I held an internal Zapier workshop — and we learned much more than just how to create automations.
At PIRATEx, we regularly hold internal team workshops called PIRATE Universities, to spread the knowledge from one team member to the whole crew. Last week, it was my turn — and I wanted to empower the team to implement tech, automations and NoCode as part of their everyday work: as something fun rather than something scary.
In our case, when it came to tech, it usually looked like this: someone in the team would ask me if I could automate something — without having a clue about how it would work. There was always some kind of magic behind tech and automations, something they would not touch because they were afraid of breaking something. It was always a struggle when I or our developer had a day off or were sick — since nobody dared or was even able to touch the automations.
So, I set up a workshop on Zapier, the tool we use in almost all our tech processes that require or have the potential for some sort of automation. My goal was to encourage the whole team to think about their next task and whether they could automate it or not.
In the end, this goal seemed more like a secondary matter — and the key learnings we got out of the workshop were quite surprising.
If you think you don’t have anything to automize, think again.
This seemed rather obvious to me, but in the workshop, I caught myself thinking that the automation topic would not be important for the accounting team, since I had no idea which automations could be useful to them. I planned to walk the accounting colleagues through a few very simple zaps — like creating an asana task from an email in one click.
But, they came up with some ideas themselves: simple zaps like the reminder for people to upload their expenses in the accounting tool or the reminder to write down their project times. So they built a few automations for stuff like that and customized the bot messages with icons and funny texts. So simple, yet it solved quite an annoying problem for them. When they tested their zaps and the slack messages popped up in the channels the whole team cheered for the accounting team.
The more you build, the more ideas you have.
I split the team into three groups in the beginning: the ones who had never seen Zapier before, the ones who knew about some simple automations but did not build a zap themselves before and the ones who were already familiar with Zapier and could build some zaps on their own already.
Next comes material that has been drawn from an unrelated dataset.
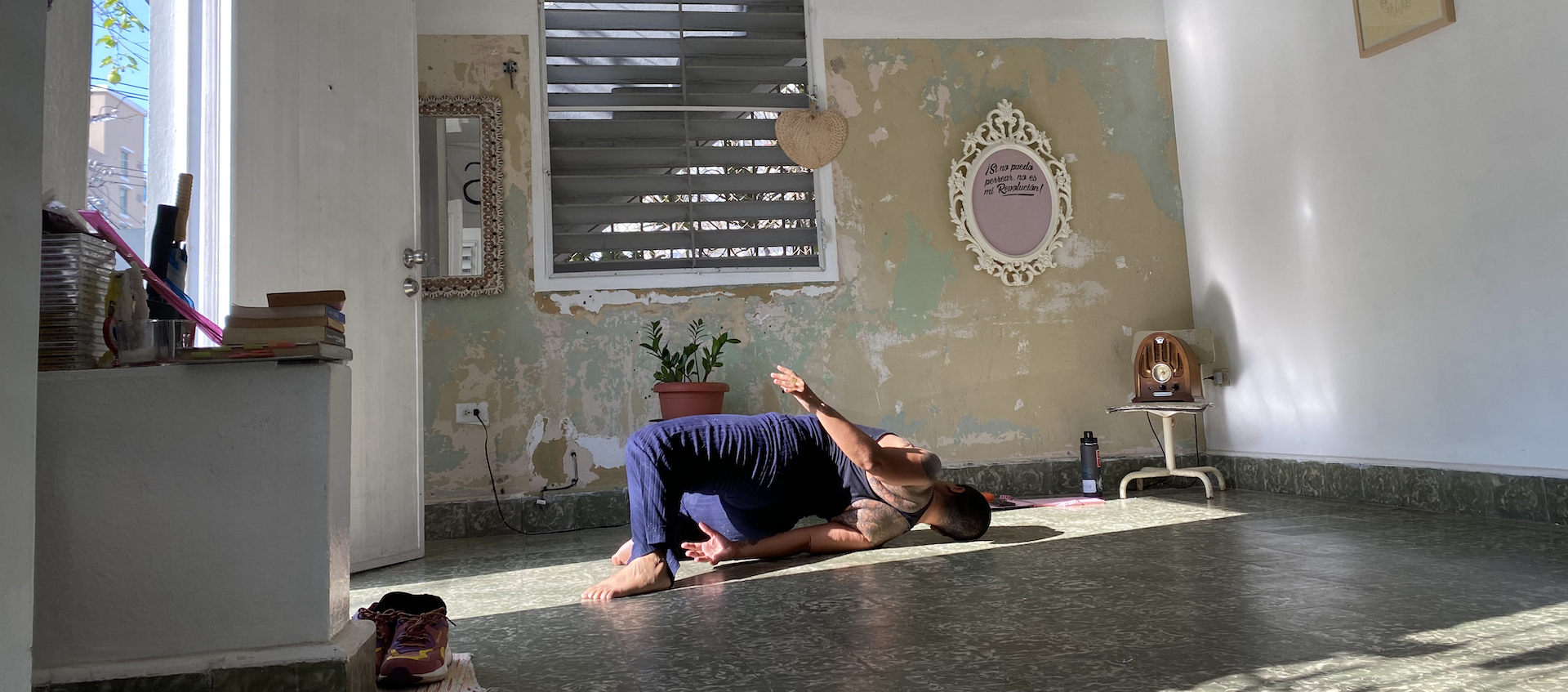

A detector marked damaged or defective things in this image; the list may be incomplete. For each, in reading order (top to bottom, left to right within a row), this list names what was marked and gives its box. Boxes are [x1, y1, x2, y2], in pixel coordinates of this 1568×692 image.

peeling paint wall [416, 36, 1185, 502]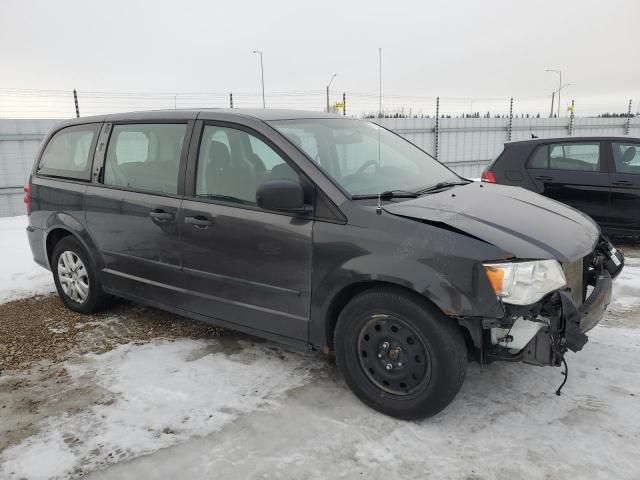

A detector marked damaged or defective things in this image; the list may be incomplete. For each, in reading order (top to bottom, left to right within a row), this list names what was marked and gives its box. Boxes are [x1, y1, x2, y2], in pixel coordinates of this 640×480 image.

I thought that the pro group would require the most help from me, since their zaps were the most complex. But the nice thing about NoCode is that once you have a basic understanding of how you can connect different applications, you are able to explore much more on your own. And most importantly, you’re not afraid to try things out.
The three marketing colleagues had a great experimental session and came up with some really cool zaps connecting different apps we never used before, or never used before in the combination with Zapier and other zaps. It felt more like playing around together, building together — with the question “How can we achieve something?” in mind, rather than “what can I break?”. It was a really productive round, even if they did not finish their zaps completely, they went out with many new ideas for new marketing automations.
Building together strengthens the team
NoCode is about empowering people to automate tasks and have more time to spend on the important things. Building together as a team can be encouraging, create an atmosphere of fun and collaboration and enable everyone in the team to play around with software, trying out new things and feeling about tech as something fun rather than something scary or some kind of magic. Just like a hackathon, but for the whole team not only for engineers.
Even if that sounds rather obvious, the example with the accounting team from above showed me how important it is to build together from time to time. The Zapier expert in your team can’t possibly know which struggles every single team member has, especially if your company is bigger than 10 people. Building together gives you also a sense for what the other people in your company do. The understanding for each other that you get by building together can be, in my opinion, a great basis for a good team culture in any company.
Also, building together once again shows that it makes a huge difference, when more people in the team have the ability to build. If your team thinks about tech and automation as something fun, it will help them to focus on the tasks that really matter, find better solutions for not only tech problems, but also boost their creativity.
Long story short — if you haven’t tried out automations internally, do it now. If you haven’t built together with your team yet — what are you waiting for?